**EXTRACT PROVIDED:**

Given the sphere $x^2+y^2+z^2 = \frac{1}{8}$ and the cylinder $8x^2+10z^2=1$, find the arc length of the curve of intersection between the two.
I tried parametrizing the cylinder (the task specifies this as a hint). My attempt:
$$x(t) = \frac{1}{\sqrt{8}} \sin(t)$$
$$z(t) = \frac{1}{\sqrt{10}} \cos(t)$$
Plugging this into $x^2+y^2+z^2 = \frac{1}{8}$, I solve for $y$ to get
$$y = \sqrt{\frac{\cos(2t)+1}{4\sqrt{5}}}$$
I then tried integrating $|x(t), y(t), z(t)|$ from $0$ to $2\pi$
with no luck. I suspect my parametrization is wrong as my expression for $y$ looks rather ugly. Any ideas?

**SET TASK A:**
Answer these questions from the forum post on the sphere and cylinder, one per line:
(i) What equation is given for the cylinder?
(ii) What does the task specify as a hint?
(iii) Between what limits did the writer integrate?
**SET TASK B:**
Write out the forum post on the sphere and cylinder from "Given the sphere" to "ugly. Any ideas?", keeping every character unchanged.

**SUPPLIED MATERIAL:**
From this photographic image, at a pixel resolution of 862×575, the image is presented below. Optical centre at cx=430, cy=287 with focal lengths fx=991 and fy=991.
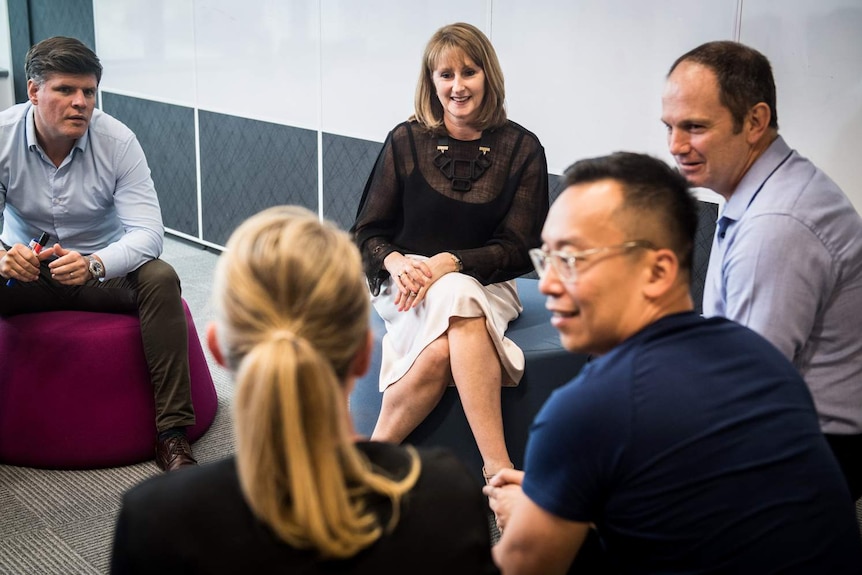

**EXERCISE RESPONSE A:**
(i) $8x^2+10z^2=1$
(ii) Parametrizing the cylinder.
(iii) From $0$ to $2\pi$.

**EXERCISE RESPONSE B:**
Given the sphere $x^2+y^2+z^2 = \frac{1}{8}$ and the cylinder $8x^2+10z^2=1$, find the arc length of the curve of intersection between the two.
I tried parametrizing the cylinder (the task specifies this as a hint). My attempt:
$$x(t) = \frac{1}{\sqrt{8}} \sin(t)$$
$$z(t) = \frac{1}{\sqrt{10}} \cos(t)$$
Plugging this into $x^2+y^2+z^2 = \frac{1}{8}$, I solve for $y$ to get
$$y = \sqrt{\frac{\cos(2t)+1}{4\sqrt{5}}}$$
I then tried integrating $|x(t), y(t), z(t)|$ from $0$ to $2\pi$
with no luck. I suspect my parametrization is wrong as my expression for $y$ looks rather ugly. Any ideas?